• **ENUNCIADO DA TAREFA**
No trecho abaixo sobre a crítica de Daniel Quinn à civilização, qual livro da trilogia não envolve o gorila Ismael?

A crítica à civilização de Daniel Quinn

Um resumo da obra de Daniel Quinn sobre a civilização.


O romance Ismael (1998), de Daniel Quinn, apresenta um gorila, Ismael, que durante seu cativeiro aprendeu muito sobre a humanidade e que procura um aluno humano para passar seus conhecimentos. Quinn se recusou a resumir sua obra, dizendo que não é “esse tipo de livro”, mas tentarei expor a teoria por trás dela da forma mais direta possível.

Ismael é o primeiro livro de uma trilogia que inclui Meu Ismael (1999) e A história de B (2000). Além da civilização (2001) complementa a trilogia, porém não é um romance e sim um livro de ensaios, que chega a conclusões muito distantes das que a maioria dos leitores de Ismael chegaram. Vou considerar todos esses livros na análise a seguir, apesar de serem tão diferentes que houve até mesmo sugestões de que Quinn não teria de fato escrito Ismael (ele teve problemas com direitos autorais, mas pouco foi falado sobre isso). Em Meu Ismael ele usa o mesmo personagem para reformular algumas teses, dizendo que o personagem do primeiro livro não entendeu exatamente a mensagem. A história de B não envolve o gorila Ismael e se foca mais na questão religiosa, tendo como personagem um padre investigando um crítico da civilização que seria um candidato provável a anticristo. Já em Além da civilização, as afirmações de Quinn estão tão distantes das de Ismael que parecem até contraditórias. Enquanto Ismael condenava a tecnologia em si, Quinn nesse livro chega a falar que é um fã da civilização, e a partir dele passa a se dedicar a dar palestras para empresários que desejam inovações administrativas para suas empresas, e influenciar o uso de seu livro em faculdades.

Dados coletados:

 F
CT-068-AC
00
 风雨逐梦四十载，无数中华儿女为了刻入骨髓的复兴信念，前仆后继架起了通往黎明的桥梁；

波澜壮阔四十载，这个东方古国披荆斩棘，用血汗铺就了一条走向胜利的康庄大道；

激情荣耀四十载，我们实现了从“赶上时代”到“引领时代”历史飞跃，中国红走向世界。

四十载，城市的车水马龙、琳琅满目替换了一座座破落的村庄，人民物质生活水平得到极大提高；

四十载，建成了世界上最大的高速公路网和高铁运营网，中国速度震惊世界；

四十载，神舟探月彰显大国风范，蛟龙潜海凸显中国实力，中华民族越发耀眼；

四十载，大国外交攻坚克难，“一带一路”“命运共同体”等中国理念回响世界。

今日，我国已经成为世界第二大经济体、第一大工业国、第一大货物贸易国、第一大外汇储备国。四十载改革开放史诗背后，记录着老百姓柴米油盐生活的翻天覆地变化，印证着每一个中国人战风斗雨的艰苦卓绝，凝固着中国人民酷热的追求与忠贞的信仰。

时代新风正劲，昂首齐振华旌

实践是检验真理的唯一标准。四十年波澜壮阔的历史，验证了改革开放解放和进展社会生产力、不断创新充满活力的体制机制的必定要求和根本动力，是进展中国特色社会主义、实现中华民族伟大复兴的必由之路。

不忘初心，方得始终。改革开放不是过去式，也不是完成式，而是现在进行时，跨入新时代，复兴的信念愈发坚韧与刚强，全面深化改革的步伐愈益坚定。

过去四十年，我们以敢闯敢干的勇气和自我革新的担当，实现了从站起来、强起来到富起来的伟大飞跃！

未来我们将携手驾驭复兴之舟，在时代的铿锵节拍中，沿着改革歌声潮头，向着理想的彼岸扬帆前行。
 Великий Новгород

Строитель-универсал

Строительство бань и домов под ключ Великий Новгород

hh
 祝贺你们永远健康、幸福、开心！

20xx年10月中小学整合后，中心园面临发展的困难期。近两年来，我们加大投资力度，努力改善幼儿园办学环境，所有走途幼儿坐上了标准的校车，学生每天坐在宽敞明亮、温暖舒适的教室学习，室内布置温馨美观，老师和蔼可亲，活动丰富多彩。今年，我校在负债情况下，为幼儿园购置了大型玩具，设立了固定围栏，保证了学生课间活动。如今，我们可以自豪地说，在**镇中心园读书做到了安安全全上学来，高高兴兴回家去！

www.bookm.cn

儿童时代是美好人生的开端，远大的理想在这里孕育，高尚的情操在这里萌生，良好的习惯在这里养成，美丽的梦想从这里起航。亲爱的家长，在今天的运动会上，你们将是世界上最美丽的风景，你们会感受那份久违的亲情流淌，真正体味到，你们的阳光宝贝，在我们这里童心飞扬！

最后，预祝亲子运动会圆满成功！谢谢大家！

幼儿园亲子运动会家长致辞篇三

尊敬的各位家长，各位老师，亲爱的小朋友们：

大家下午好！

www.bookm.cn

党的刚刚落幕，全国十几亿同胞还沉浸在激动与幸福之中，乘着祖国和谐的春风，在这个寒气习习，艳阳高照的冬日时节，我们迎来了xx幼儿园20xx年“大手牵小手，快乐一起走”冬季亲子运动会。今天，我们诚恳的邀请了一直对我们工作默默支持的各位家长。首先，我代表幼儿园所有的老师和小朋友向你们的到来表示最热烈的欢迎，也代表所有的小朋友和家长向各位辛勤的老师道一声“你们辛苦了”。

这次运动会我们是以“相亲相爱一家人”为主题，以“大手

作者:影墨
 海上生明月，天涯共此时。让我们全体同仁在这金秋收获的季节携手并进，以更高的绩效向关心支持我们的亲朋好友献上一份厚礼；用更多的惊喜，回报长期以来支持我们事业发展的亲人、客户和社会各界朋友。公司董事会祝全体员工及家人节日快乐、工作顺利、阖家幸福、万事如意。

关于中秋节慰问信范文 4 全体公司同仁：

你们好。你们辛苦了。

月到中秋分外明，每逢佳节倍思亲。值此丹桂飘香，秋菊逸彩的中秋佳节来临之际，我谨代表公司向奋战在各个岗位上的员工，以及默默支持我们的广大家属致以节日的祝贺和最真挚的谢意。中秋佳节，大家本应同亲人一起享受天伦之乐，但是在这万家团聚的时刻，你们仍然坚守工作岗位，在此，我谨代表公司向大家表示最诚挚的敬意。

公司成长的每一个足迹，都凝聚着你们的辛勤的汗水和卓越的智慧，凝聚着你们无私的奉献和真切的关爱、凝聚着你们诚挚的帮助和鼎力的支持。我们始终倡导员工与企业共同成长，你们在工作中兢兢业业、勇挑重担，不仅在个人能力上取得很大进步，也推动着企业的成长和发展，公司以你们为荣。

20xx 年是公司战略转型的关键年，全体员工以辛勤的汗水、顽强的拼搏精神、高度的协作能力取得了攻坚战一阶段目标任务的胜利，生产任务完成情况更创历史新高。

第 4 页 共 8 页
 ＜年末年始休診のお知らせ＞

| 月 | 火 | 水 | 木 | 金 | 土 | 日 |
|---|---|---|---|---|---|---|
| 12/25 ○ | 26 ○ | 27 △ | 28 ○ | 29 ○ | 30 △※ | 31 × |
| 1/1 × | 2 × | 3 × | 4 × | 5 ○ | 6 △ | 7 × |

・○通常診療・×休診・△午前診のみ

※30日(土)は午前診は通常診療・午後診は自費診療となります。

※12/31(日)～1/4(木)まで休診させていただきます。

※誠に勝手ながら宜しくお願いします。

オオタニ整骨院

• **ESPAÇO DE RESPOSTA**
A história de B (2000).